My father knelt down, took me softly by the shoulders. Why did you do that?, he asked, sad but gentle. His hair pomade smelled like ginger ale, and fresh-cut grass.

Tell me, he said, what is it you don’t like about the doll?

He took the doll from mother, held it quietly. I looked at it—the staring eyes, the bulging, painted head. I didn’t look like that. And if I did, how could they, my parents, stand there and tell me? How could they love me and tell me?

All right,—sighing, standing up—maybe you don’t know why exactly. Maybe you need a little time to think it over. I have a suggestion: keep the doll for a day. Play with the doll for one day and then, if you still don’t like it, we’ll take it back. No questions asked. O.K.? You tell us you don’t like it, we’ll take it back.

He put the doll on the bed.

Come on, Belle.

I was alone. What had she meant, wanting to play with white kids?

I had two best friends, Kathy and Angela; Kathy was white and Angela was black; Kathy lived up and around the corner and Angela in the other direction and I played with both of them nearly every day.
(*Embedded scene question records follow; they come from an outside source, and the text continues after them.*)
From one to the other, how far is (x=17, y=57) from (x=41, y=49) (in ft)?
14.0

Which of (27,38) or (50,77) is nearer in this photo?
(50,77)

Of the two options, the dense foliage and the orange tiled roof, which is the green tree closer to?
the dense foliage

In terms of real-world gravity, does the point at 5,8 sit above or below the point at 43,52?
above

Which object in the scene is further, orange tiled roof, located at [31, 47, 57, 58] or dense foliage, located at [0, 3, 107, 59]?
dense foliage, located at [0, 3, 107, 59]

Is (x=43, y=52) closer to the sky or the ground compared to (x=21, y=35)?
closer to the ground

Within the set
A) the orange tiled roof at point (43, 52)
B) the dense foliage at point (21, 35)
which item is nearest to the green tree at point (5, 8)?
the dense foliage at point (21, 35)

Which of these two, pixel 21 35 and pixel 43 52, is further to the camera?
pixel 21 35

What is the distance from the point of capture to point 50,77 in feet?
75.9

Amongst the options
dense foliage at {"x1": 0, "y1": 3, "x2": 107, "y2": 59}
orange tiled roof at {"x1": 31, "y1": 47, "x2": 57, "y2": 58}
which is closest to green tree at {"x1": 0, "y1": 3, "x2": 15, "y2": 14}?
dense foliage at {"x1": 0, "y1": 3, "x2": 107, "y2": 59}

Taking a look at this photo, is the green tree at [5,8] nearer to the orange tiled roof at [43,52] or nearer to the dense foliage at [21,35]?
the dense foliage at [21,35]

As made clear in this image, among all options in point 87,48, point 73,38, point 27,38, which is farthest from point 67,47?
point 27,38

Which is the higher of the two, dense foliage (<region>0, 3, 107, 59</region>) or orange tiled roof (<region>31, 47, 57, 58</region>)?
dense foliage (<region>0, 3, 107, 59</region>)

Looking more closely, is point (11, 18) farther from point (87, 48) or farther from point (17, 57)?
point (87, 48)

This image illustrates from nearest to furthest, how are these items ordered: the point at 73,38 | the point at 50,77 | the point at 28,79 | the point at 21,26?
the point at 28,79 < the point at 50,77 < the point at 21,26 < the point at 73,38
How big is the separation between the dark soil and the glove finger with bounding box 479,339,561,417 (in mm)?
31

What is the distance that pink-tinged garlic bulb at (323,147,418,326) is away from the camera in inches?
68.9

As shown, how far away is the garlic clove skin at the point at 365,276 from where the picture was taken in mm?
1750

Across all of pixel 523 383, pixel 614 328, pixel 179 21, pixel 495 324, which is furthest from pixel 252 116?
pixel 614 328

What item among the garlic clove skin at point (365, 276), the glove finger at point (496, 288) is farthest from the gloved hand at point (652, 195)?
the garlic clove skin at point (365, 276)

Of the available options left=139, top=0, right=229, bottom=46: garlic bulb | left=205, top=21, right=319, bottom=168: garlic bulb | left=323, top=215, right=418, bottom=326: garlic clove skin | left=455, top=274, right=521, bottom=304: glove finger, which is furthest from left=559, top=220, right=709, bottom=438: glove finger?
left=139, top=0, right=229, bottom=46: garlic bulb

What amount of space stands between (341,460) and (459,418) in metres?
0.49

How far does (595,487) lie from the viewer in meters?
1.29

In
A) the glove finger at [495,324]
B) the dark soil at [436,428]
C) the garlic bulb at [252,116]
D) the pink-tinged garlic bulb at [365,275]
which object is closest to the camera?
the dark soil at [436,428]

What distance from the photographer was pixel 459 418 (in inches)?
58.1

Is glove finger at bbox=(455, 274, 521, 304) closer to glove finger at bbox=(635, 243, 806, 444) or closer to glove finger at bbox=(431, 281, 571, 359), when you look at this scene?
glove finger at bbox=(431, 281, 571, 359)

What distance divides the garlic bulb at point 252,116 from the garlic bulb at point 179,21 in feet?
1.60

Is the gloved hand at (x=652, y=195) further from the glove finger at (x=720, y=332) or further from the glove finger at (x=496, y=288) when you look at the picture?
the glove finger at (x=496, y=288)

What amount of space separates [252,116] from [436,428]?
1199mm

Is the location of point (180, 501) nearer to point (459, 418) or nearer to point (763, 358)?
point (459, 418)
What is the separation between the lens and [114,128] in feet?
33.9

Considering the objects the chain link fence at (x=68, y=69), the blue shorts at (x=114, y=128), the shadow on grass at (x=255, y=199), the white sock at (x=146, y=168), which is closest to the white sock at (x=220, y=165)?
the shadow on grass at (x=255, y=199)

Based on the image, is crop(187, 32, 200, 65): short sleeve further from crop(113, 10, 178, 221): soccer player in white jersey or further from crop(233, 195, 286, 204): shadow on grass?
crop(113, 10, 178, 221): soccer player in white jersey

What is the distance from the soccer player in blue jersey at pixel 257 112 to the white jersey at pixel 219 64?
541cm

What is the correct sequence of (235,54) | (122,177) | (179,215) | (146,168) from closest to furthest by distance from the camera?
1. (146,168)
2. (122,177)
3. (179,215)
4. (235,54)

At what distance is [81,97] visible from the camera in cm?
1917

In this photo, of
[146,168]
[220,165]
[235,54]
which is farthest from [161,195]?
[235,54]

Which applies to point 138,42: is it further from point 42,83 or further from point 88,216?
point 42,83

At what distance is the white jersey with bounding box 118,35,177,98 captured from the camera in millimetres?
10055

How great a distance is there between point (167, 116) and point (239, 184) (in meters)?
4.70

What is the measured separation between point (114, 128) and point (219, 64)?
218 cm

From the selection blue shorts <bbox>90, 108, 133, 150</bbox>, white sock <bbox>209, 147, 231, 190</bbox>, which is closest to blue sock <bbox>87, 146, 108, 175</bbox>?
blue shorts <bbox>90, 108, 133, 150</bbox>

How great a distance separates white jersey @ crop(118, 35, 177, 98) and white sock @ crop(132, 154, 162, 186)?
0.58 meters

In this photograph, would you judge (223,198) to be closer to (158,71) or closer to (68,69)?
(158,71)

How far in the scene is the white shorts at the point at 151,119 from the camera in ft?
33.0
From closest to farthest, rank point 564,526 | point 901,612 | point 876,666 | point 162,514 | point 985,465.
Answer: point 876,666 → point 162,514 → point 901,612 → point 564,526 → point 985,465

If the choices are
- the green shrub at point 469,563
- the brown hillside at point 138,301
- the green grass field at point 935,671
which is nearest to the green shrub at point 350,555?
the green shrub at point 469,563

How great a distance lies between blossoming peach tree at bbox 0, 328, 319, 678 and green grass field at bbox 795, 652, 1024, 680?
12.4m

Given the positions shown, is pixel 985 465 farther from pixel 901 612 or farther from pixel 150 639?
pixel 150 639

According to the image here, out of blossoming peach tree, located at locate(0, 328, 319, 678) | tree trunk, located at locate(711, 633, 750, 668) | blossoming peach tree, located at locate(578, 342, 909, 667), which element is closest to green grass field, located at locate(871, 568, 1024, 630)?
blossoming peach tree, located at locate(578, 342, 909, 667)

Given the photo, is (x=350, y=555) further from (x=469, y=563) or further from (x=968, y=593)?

She must have meant something else.

Penelope lay on the floor, where I had dropped her in my excitement. They thought they could leave me up here and I would be too scared to say anything. They thought by tomorrow I’d calm down and say Yes, I’ll keep it, I’ll even give it a name—and then they would take away Penelope and I wouldn’t even notice she was gone. . . .

The new doll lay on the bed in its cheap, striped clothes. Picking it up, I walked over to the window, unlatched the screen, and threw the doll out, hard.

How smoothly it fell!—a mindless spot in the sky, toppling lazily, a lame star smiling its nonsense smile. A shallow thwap when it landed—like a ball, skipping across the brick street and coming to rest against the far curb, its body a startled, upreaching claw.

I had done it. Across the street a shrill voice cried, Who threw that baby doll into the street? The front door slammed, my mother ran out and across the street; she scooped up the doll and stood there a moment looking up at the window in disbelief. I did not move away.

I have a recurrent dream: I have on white shorts and a yellow tee shirt and I am running through all the streets in the old neighborhood. Though the sun bears down fiercely and the cobbled bricks are precarious, I run without the least effort. My hair streams behind me, long and shining, red as the tulip shedding and the cardinal flashing. Isn’t she lovely, they whisper as I run past, a wild deer. And in the dream my skin is brown.

Penelope’s left arm was punctured by something, a hairpin or a needle, and she soaked up water whenever she got a shampoo; every morning my pillow was wet. Quaker Oats left town. White girls began to iron their hair, as if it were a new invention, some kind of revelation. I straightened my hair as always; I cut bangs, I used larger rollers, I rinsed it sable-brown. When afros came in style, I breathed a sigh of relief and threw the curlers away. It was time to go to college.

Rummaging through the cartons in the attic, I came upon a shoebox. So she wasn’t gone after all. The hair lay matted and dusty around the rose-pink face; like a human being with gangrene, the arm with the puncture had turned dark green. She was heavy, full of water. I took her down to show my younger sister. What did you ever see in such a fat thing anyway? my sister exclaimed, turning back to her television program. That’s when I noticed the stuffing had mildewed. She stank.

I took Penelope to the bathroom and laid her on the scales. She came to four pounds. The Girl with the Crowning Glory had gone to seed; there was nothing to do but throw her away.